Although the definition of life is notoriously controversial, there is general agreement that a localized molecular assemblage should be considered alive if it continually regenerates itself, replicates itself, and is capable of evolving. (963)
Rasmussen, Steen, et al, eds. Protocells: Bridging Nonliving and Living Matter. Cambridge: MIT Press, 2009. After years in quest of a scientific ability to create a synthetic, animate, minimal cell in a laboratory, a confluence of researchers felt the project was sufficiently robust for a book treatment. Co-editors Mark Bedau, Liaohai Chen, David Deamer, David Krakauer, Norman Packard, and Peter Stadler, along with 83 authors, flesh out its broad, fluid progress and international venue. A basic definition of life in its archetypal cellular form is closed upon, as the quote avers. In addition to the triade of physiology, genotype, and a bounded vesicle, ancillary attributes are said to be self-organization, relative autonomy, cognitive sensitivity, and a modicum of purposeful behavior. But a penchant for machine metaphors persists, since it is not addressed as to what kind of universe would engender increasingly complex and conscious entities, whom at some late, revolutionary stage might take up and over such organic creation. See also Eric Smith, et al for a typical paper that notes an endemic viability, but again in mechanical terms.

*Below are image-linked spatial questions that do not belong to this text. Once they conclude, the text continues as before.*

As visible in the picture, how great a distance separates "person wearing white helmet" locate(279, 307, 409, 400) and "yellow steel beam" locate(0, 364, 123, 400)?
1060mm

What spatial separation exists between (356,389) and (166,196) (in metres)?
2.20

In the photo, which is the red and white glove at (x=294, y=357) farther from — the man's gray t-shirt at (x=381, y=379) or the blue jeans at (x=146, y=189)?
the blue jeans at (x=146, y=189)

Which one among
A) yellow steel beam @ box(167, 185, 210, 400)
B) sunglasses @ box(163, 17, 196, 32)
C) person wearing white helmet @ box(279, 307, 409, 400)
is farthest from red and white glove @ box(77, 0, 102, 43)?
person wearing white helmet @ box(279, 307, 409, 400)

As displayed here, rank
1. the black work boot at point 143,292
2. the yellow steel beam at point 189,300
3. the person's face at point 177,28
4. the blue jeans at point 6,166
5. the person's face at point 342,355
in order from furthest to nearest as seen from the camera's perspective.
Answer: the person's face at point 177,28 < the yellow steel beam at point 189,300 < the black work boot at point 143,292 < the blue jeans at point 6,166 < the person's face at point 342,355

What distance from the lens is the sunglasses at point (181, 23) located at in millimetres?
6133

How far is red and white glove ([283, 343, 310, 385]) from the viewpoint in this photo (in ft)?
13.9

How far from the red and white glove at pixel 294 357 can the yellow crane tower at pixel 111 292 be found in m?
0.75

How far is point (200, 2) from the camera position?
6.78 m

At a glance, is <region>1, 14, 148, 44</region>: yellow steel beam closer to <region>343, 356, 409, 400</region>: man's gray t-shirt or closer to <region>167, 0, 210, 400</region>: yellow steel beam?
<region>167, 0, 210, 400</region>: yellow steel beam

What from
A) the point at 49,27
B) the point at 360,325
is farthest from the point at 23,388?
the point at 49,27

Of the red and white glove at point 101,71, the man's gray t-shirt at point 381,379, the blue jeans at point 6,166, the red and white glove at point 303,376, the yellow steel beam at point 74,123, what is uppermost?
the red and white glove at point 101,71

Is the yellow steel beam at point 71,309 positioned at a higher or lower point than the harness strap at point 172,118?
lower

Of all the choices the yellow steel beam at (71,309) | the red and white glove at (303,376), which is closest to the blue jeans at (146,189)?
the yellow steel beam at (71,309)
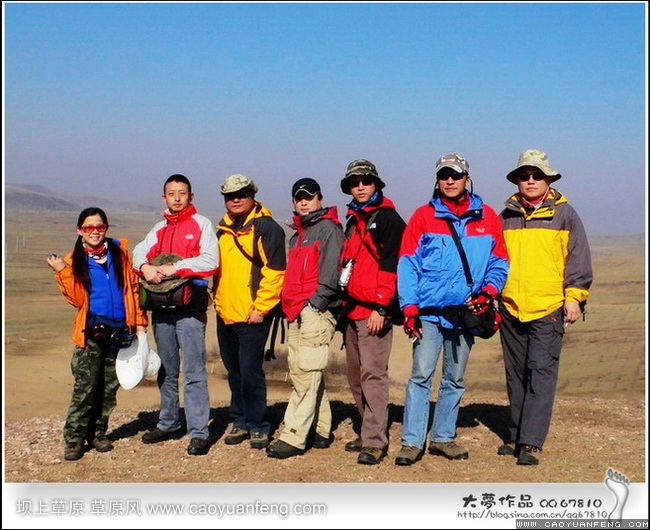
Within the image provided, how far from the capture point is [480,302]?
215 inches

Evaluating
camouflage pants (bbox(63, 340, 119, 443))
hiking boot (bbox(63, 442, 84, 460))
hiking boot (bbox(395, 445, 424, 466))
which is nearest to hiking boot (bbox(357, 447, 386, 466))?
hiking boot (bbox(395, 445, 424, 466))

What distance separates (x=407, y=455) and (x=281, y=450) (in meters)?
1.03

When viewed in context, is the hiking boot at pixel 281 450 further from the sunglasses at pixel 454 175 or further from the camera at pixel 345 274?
the sunglasses at pixel 454 175

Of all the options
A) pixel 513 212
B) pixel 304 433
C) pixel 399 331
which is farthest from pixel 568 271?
pixel 399 331

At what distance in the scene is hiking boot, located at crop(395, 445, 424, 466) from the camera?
5.69 meters

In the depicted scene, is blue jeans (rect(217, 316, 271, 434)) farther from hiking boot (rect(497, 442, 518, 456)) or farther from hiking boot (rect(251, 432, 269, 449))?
hiking boot (rect(497, 442, 518, 456))

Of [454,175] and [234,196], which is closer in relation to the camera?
[454,175]

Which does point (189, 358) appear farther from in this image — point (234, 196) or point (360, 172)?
point (360, 172)

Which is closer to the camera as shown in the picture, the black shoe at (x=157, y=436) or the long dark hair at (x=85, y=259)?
the long dark hair at (x=85, y=259)

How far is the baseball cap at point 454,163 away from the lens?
545 cm

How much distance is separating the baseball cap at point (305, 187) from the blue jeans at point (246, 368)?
1110 mm

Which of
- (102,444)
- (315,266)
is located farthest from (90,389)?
(315,266)

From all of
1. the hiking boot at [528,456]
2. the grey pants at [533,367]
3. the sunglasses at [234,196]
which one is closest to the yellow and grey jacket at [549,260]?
the grey pants at [533,367]

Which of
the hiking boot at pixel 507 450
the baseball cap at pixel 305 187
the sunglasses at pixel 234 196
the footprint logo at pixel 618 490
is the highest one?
the baseball cap at pixel 305 187
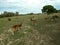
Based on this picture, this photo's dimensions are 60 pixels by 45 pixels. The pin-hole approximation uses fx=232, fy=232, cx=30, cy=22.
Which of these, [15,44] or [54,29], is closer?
[15,44]

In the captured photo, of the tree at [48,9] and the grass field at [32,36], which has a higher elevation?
the tree at [48,9]

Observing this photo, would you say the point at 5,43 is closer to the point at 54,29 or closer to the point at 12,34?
the point at 12,34

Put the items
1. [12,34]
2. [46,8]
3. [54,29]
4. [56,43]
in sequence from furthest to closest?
[46,8] < [54,29] < [12,34] < [56,43]

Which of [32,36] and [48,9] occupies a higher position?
[48,9]

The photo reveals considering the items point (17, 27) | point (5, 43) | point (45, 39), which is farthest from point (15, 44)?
point (17, 27)

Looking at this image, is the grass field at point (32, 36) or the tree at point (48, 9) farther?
the tree at point (48, 9)

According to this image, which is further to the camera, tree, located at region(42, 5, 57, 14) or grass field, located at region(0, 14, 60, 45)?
tree, located at region(42, 5, 57, 14)

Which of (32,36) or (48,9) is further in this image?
(48,9)

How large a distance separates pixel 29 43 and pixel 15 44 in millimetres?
1291

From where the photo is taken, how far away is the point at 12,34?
24.2m

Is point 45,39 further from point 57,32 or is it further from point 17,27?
point 17,27

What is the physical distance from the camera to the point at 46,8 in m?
54.8

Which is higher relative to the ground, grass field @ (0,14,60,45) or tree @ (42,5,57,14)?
tree @ (42,5,57,14)

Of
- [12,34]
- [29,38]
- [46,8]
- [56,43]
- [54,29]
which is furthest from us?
[46,8]
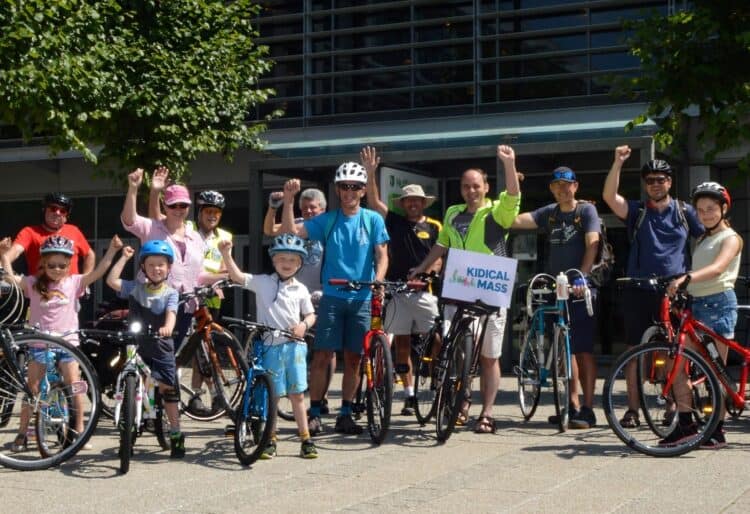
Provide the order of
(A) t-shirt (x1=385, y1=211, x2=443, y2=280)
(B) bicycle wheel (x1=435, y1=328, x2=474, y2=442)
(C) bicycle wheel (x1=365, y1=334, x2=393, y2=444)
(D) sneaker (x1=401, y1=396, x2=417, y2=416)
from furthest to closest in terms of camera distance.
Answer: (A) t-shirt (x1=385, y1=211, x2=443, y2=280) → (D) sneaker (x1=401, y1=396, x2=417, y2=416) → (B) bicycle wheel (x1=435, y1=328, x2=474, y2=442) → (C) bicycle wheel (x1=365, y1=334, x2=393, y2=444)

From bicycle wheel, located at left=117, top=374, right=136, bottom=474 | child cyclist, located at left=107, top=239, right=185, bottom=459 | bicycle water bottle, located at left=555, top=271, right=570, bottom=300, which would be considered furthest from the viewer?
bicycle water bottle, located at left=555, top=271, right=570, bottom=300

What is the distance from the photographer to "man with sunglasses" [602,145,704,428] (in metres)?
8.81

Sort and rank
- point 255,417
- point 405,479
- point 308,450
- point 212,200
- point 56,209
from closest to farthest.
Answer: point 405,479 < point 255,417 < point 308,450 < point 56,209 < point 212,200

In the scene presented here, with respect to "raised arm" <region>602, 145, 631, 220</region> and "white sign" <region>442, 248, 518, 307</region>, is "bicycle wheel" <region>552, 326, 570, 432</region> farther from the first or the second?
"raised arm" <region>602, 145, 631, 220</region>

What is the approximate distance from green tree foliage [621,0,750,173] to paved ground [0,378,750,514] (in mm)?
3765

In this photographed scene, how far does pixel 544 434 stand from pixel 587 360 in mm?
762

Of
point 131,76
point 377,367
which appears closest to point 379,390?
point 377,367

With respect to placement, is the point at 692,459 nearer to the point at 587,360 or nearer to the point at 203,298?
the point at 587,360

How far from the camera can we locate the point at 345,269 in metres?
8.83

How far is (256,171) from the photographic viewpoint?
54.1ft

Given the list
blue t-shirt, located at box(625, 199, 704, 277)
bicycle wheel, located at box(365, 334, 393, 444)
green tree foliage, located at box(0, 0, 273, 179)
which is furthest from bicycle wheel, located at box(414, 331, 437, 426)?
green tree foliage, located at box(0, 0, 273, 179)

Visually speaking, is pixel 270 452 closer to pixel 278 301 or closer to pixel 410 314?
pixel 278 301

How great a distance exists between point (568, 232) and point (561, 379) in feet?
3.66

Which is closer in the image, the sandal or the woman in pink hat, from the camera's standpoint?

In this book a living system is operationally defined as a system that integrates three critical functionalities. First, it maintains an identity over time by localizing all its components. Second, it uses free energy from its environment to digest environmental resources in order to maintain itself, grow, and ultimately reproduce. Third, these processes are under the control of inheritable information that can be modified during reproduction. (xiii) The book generally reflects the perspective that chemical instances of such forms of life much embody the three operational functionalities in three integrated chemical systems: a metabolism that extracts usable energy and resources from the environment, genes that chemically realize informational control of living functionalities, and a container that keeps them all together. (xiii)

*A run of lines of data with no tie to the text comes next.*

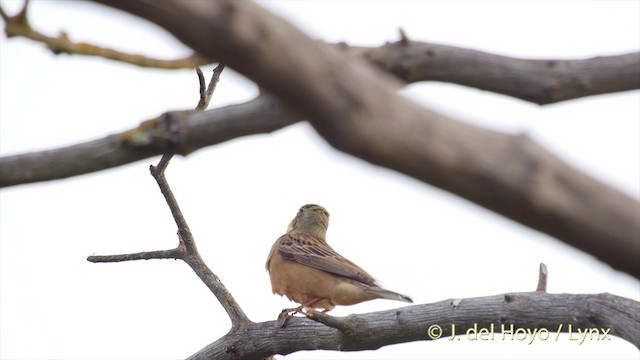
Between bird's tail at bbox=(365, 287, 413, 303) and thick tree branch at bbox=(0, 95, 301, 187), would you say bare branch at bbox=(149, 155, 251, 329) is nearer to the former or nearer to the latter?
bird's tail at bbox=(365, 287, 413, 303)

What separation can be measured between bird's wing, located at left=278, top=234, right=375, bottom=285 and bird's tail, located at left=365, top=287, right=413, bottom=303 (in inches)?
9.6

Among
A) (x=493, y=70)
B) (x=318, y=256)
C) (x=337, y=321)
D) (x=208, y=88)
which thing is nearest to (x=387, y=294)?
(x=337, y=321)

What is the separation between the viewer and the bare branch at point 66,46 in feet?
12.8

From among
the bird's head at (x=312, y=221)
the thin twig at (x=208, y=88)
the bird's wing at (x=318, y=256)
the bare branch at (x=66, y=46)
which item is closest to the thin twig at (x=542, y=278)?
the bird's wing at (x=318, y=256)

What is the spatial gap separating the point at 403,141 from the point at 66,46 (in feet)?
6.17

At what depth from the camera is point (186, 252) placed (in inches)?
337

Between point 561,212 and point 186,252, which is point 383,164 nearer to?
point 561,212

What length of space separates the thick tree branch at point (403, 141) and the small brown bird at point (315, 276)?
4964 mm

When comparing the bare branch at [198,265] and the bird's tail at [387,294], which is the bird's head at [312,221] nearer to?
the bare branch at [198,265]

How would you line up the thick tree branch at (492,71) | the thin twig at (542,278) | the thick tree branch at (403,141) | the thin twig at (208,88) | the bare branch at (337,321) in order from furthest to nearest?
the thin twig at (542,278), the bare branch at (337,321), the thin twig at (208,88), the thick tree branch at (492,71), the thick tree branch at (403,141)

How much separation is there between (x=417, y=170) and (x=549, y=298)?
426 cm

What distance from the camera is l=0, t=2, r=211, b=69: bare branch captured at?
3910 mm

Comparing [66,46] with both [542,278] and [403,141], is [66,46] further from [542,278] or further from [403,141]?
[542,278]

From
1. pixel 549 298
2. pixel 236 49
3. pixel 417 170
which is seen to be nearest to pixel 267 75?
pixel 236 49
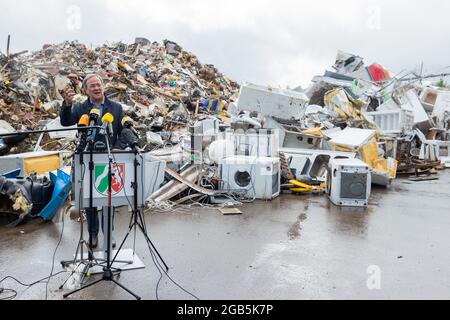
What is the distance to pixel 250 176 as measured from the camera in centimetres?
665

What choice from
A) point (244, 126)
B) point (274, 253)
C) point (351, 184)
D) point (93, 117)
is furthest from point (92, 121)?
point (244, 126)

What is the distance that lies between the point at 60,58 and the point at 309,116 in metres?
9.79

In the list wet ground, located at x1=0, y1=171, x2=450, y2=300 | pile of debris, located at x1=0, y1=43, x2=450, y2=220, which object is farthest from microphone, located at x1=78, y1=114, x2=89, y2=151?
pile of debris, located at x1=0, y1=43, x2=450, y2=220

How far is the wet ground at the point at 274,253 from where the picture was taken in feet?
10.2

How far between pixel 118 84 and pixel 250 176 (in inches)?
306

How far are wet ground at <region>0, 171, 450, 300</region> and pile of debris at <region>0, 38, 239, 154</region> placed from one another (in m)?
3.68

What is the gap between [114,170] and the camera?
318 centimetres

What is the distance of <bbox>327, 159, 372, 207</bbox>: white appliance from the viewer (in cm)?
620

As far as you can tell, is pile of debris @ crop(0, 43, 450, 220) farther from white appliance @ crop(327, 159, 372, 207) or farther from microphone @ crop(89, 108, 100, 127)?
microphone @ crop(89, 108, 100, 127)

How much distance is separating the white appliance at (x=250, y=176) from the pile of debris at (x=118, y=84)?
3223 mm

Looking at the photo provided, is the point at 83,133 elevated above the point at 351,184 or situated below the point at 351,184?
above

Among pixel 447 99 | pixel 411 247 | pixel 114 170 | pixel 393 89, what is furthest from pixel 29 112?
pixel 447 99

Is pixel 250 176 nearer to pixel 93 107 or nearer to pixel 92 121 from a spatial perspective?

Ricardo, Alonso and Jack Szostak. Life on Earth. Scientific American. September, 2009. A popular article on the RNA first school, recently boosted by John Sutherland’s lab at the University of Manchester which figured out how such precursors could have initially arisen from “inanimate” substrates. But we wish to highlight an excessive use of machine metaphors to describe cellular life. This deep flaw burdens our thinking today, for the model gets everything wrong.

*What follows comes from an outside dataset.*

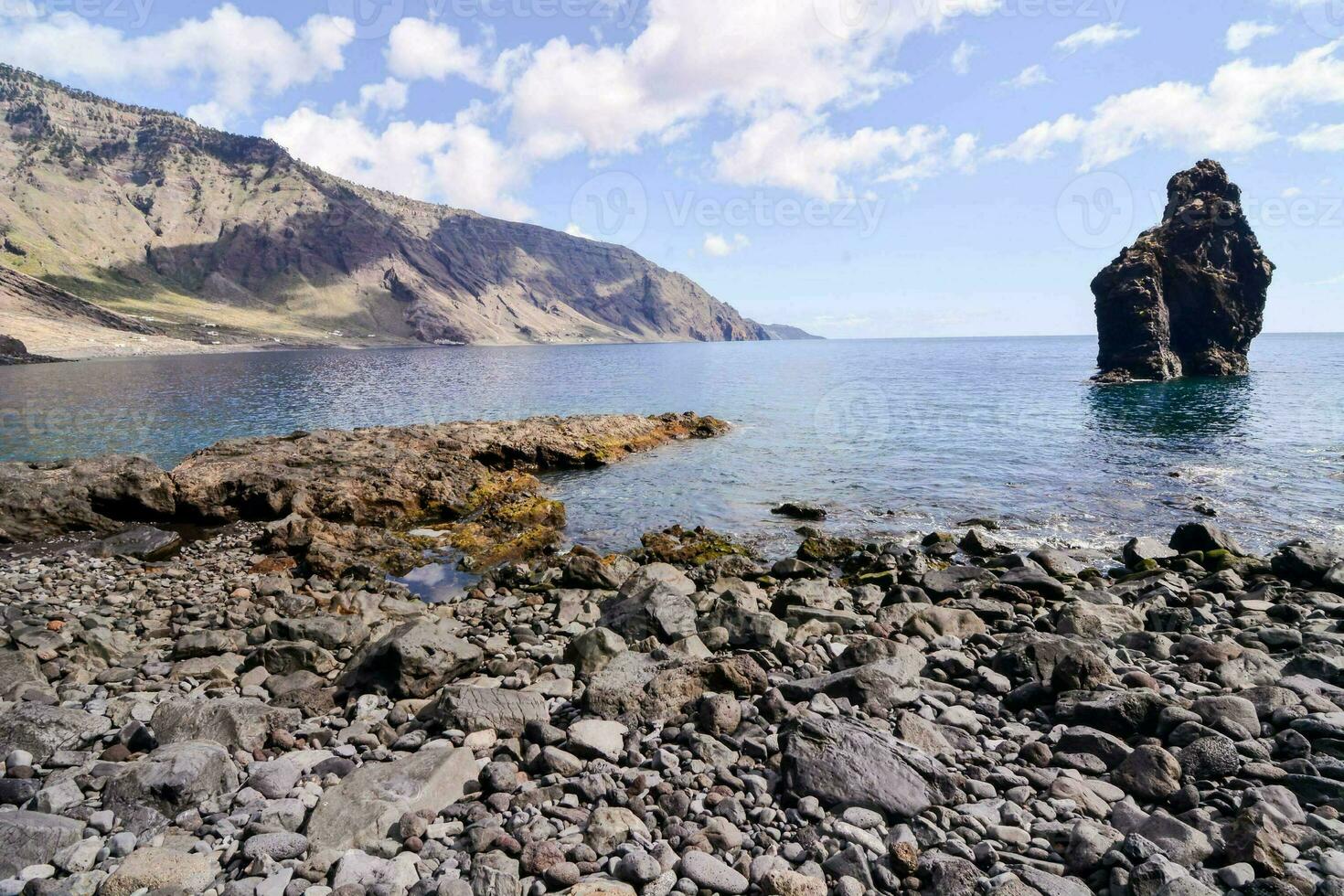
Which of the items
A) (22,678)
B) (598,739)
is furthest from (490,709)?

Every living cell, even the simplest bacterium, teems with molecular contraptions that would be the envy of any nanotechnologist. As they incessantly shake or spin or crawl around the cell, these machines cut, paste and copy genetic molecules, shuttle nutrients around or turn them into energy, build and repair cellular membranes, relay mechanical, chemical or electrical messages—the list goes on and on, and new discoveries add to it all the time. It is virtually impossible to imagine how a cell’s machines, which are mostly protein-based catalysts called enzymes, could have formed spontaneously as life first arose from nonliving matter around 3.7 billion years ago. (54)
Rizzotti, Martino, ed. Defining Life. Padova, Italy: University of Padova Press, 1996. In this collection many origin of life researchers attempt to convey its essence by noting various energetic, dynamical, autopoietic, reproductive, self-organizing, and informative qualities.